I guess I just got lucky in that my birds experienced no complications. I have heard stories to the contrary; however, my vet tells me that she hasn't ever personally had a bird suffer complications from the procedure. The smallest bird she will chip is a cockatiel, but, quite frankly, would someone even scan a found cockatiel for one? Probably not. Most people (and probably most vets) won't do that to a bird that size. I didn't. Our cockatiel remains banded only, not chipped (although if they start making that smaller and easier to do on a small bird I will definitely consider it). 

Having some of my parrots (and all my dogs) microchipped does give me some measure of comfort that I can prove ownership of my larger birds in the event I ever had to (what about a natural disaster where animals are rescued and dispersed to different centers?

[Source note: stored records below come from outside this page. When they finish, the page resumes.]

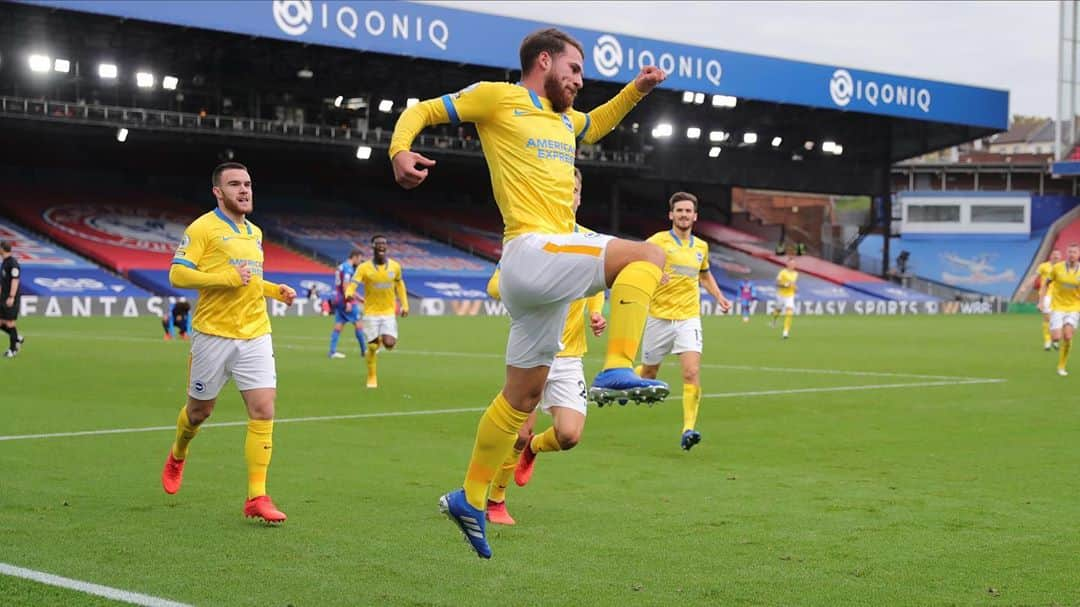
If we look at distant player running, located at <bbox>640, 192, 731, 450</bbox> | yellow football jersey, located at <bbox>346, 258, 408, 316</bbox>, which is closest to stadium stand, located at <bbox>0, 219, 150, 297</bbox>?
yellow football jersey, located at <bbox>346, 258, 408, 316</bbox>

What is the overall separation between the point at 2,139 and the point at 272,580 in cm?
5459

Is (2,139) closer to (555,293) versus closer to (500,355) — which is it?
(500,355)

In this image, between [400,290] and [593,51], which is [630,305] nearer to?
[400,290]

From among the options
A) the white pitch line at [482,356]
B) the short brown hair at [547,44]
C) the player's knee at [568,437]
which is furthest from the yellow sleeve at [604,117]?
the white pitch line at [482,356]

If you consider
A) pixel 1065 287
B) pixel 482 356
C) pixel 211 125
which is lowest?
pixel 482 356

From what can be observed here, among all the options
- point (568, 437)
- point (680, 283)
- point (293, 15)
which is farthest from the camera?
point (293, 15)

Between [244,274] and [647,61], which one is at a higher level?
[647,61]

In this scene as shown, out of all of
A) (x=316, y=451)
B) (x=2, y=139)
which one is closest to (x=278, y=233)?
(x=2, y=139)


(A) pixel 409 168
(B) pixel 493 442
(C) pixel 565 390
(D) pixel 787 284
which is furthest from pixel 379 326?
(D) pixel 787 284

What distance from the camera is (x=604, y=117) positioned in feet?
23.0

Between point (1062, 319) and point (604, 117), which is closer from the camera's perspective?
point (604, 117)

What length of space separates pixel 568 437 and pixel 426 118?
2.41 metres

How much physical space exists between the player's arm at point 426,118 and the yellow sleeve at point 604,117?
64cm

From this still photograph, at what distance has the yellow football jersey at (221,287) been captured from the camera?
8.58 meters
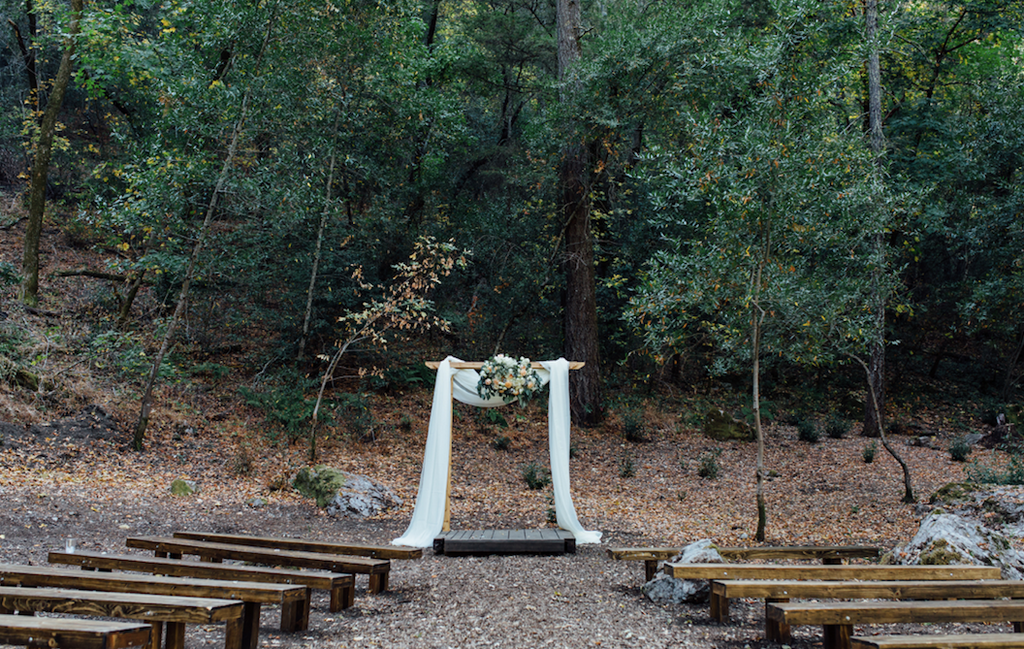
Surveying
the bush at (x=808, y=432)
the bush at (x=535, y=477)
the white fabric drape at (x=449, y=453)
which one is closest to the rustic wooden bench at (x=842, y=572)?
the white fabric drape at (x=449, y=453)

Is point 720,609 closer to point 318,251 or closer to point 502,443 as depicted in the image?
point 502,443

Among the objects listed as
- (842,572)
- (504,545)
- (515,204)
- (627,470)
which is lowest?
(504,545)

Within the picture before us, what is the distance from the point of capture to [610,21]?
41.8 ft

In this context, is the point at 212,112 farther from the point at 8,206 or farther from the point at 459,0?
the point at 459,0

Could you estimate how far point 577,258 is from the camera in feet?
43.8

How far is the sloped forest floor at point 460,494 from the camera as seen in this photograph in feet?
13.9

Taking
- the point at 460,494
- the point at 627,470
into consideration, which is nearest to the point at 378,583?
the point at 460,494

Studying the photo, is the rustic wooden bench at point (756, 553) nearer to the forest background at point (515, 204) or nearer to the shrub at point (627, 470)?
the forest background at point (515, 204)

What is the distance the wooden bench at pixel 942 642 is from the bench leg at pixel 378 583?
A: 333 cm

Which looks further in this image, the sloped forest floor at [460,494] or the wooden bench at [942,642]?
the sloped forest floor at [460,494]

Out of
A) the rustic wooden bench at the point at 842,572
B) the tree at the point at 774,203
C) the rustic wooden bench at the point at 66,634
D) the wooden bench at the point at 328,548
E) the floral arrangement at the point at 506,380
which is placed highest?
the tree at the point at 774,203

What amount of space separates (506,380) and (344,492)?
3.08 m

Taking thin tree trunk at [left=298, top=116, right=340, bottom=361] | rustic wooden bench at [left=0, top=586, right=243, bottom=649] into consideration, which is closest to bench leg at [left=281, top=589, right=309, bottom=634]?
rustic wooden bench at [left=0, top=586, right=243, bottom=649]

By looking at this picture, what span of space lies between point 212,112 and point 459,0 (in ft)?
36.5
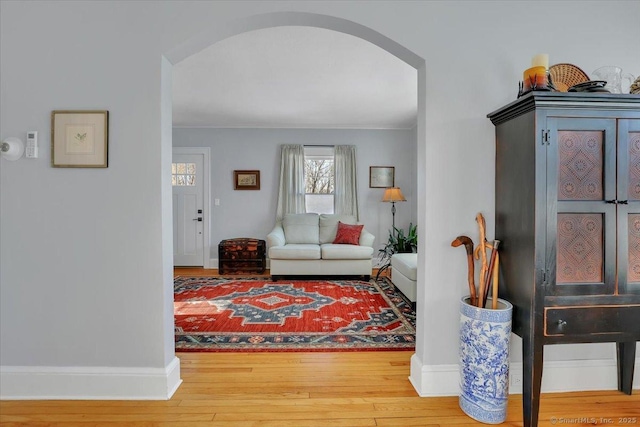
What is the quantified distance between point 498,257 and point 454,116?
864 millimetres

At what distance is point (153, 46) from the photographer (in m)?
2.02

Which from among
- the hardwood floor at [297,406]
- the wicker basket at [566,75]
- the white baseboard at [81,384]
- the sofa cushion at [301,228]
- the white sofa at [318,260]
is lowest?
the hardwood floor at [297,406]

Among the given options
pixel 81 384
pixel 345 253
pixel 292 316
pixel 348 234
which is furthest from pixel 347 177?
pixel 81 384

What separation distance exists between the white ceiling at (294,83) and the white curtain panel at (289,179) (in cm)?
49

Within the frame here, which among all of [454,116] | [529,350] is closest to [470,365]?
[529,350]

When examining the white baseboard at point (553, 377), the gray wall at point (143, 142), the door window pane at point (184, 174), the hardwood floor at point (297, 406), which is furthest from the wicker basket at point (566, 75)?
the door window pane at point (184, 174)

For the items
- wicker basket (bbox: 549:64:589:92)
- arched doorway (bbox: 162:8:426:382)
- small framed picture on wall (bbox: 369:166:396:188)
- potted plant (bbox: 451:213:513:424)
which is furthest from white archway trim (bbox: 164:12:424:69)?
small framed picture on wall (bbox: 369:166:396:188)

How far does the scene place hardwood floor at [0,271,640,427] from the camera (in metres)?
1.83

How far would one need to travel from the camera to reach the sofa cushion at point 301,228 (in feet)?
18.7

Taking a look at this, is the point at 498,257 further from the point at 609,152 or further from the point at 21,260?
the point at 21,260

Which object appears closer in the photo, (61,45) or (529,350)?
(529,350)

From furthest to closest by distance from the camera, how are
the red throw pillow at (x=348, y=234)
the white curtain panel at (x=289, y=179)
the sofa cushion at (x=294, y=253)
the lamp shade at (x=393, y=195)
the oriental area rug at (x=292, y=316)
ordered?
the white curtain panel at (x=289, y=179) → the lamp shade at (x=393, y=195) → the red throw pillow at (x=348, y=234) → the sofa cushion at (x=294, y=253) → the oriental area rug at (x=292, y=316)

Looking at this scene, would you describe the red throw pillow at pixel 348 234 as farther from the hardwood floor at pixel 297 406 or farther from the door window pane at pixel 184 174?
the hardwood floor at pixel 297 406

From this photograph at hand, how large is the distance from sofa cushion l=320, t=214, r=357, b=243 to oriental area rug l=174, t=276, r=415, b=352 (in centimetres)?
96
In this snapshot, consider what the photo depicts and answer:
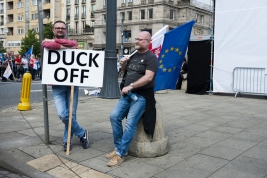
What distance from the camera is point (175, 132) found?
591 cm

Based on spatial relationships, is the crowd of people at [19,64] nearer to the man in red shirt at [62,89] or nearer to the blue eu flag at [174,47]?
the blue eu flag at [174,47]

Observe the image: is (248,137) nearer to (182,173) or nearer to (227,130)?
(227,130)

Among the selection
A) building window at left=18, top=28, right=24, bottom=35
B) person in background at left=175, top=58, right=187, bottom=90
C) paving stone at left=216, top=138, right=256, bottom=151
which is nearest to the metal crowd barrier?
person in background at left=175, top=58, right=187, bottom=90

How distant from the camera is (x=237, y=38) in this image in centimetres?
1180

Sad to say but African Greys all look a LOT alike). I'd talk to your vet about it. Different vets have differing views on the matter. I followed my vet's recommendation and, for today, I'm happy with the results.


----------



## Tarra (Dec 6, 2008)

I asked my vet about this before but was told tiels are not big enough to be chipped and that only large parrots could get them :/ but as long as you are extra careful no doors are kept open or the Frisbee is on a harness i think you should be okay


----------



## garynmonica (Mar 28, 2013)

yea I figured they were probably too small to put a chip in but I just thought maybe there was some type of new one.. I've been thinking about getting a harness or flight suit so I could take him outside. I tried taking him outside with me in his small cage but he got very upset so I promptly took him back in. Thank everyone for answering, I just wanted to know I'd there were any methods of identification that I wasn't aware of..


----------



## Tarra (Dec 6, 2008)

Technology keeps advancing maybe if enough people want them they will eventually make smaller chips  that would be great! And my birds love their flight suits


----------